— EXCERPTED RECORDS —
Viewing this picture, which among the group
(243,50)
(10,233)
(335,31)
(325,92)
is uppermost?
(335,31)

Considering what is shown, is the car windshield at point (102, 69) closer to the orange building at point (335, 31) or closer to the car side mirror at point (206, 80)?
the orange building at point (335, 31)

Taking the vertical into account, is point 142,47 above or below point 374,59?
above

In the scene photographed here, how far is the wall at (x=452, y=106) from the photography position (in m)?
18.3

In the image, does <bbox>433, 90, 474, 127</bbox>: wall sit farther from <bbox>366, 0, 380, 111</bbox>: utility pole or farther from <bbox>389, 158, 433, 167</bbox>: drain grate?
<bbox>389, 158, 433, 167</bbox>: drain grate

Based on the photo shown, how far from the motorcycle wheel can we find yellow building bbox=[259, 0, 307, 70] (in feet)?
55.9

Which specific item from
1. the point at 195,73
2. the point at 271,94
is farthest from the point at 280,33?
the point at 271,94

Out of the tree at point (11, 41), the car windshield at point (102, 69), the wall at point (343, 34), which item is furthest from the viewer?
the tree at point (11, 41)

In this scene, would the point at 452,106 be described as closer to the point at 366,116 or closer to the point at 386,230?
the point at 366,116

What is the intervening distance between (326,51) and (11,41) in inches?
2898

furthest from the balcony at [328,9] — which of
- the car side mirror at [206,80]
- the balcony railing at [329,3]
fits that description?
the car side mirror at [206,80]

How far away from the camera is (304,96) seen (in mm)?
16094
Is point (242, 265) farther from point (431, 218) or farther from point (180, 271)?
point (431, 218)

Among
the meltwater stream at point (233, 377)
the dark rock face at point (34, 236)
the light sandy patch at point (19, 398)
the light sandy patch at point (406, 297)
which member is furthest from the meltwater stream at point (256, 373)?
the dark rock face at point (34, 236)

— WHAT YOU SHOULD DO —
Return all of the data word for word.

— THE COMPLETED TASK —
Viewing this picture, which among the group
(243,50)
(10,233)
(335,31)
(325,92)
is uppermost?
(335,31)

Considering what is shown, is the car windshield at point (102, 69) closer to the orange building at point (335, 31) or closer to the car side mirror at point (206, 80)?
the orange building at point (335, 31)

Taking the vertical into account, is point 142,47 above or below point 374,59?
above

In the scene photographed here, how far is the wall at (x=452, y=106) from the photography position (in m)?
18.3

In the image, does <bbox>433, 90, 474, 127</bbox>: wall sit farther from <bbox>366, 0, 380, 111</bbox>: utility pole or farther from <bbox>389, 158, 433, 167</bbox>: drain grate?
<bbox>389, 158, 433, 167</bbox>: drain grate

Based on the photo shown, how far from the motorcycle wheel can we find yellow building bbox=[259, 0, 307, 70] (in feet)?
55.9

Which specific item from
1. the point at 195,73
2. the point at 271,94
is farthest from the point at 280,33?
the point at 271,94

Out of the tree at point (11, 41), the car windshield at point (102, 69), the wall at point (343, 34), which item is furthest from the viewer?
the tree at point (11, 41)

In this scene, would the point at 452,106 be described as closer to the point at 366,116 or closer to the point at 386,230?
the point at 366,116

What is the intervening distance between (326,51) and (11,41) in inches?
2898

furthest from the balcony at [328,9] — which of
- the car side mirror at [206,80]
- the balcony railing at [329,3]
fits that description?
the car side mirror at [206,80]

How far away from the camera is (304,96) seen (in mm)?
16094
Is point (242, 265) farther from point (431, 218) or farther from point (180, 271)?
point (431, 218)

Among
the meltwater stream at point (233, 377)
the dark rock face at point (34, 236)
the light sandy patch at point (19, 398)
the light sandy patch at point (406, 297)
which member is furthest from the meltwater stream at point (256, 373)?
the dark rock face at point (34, 236)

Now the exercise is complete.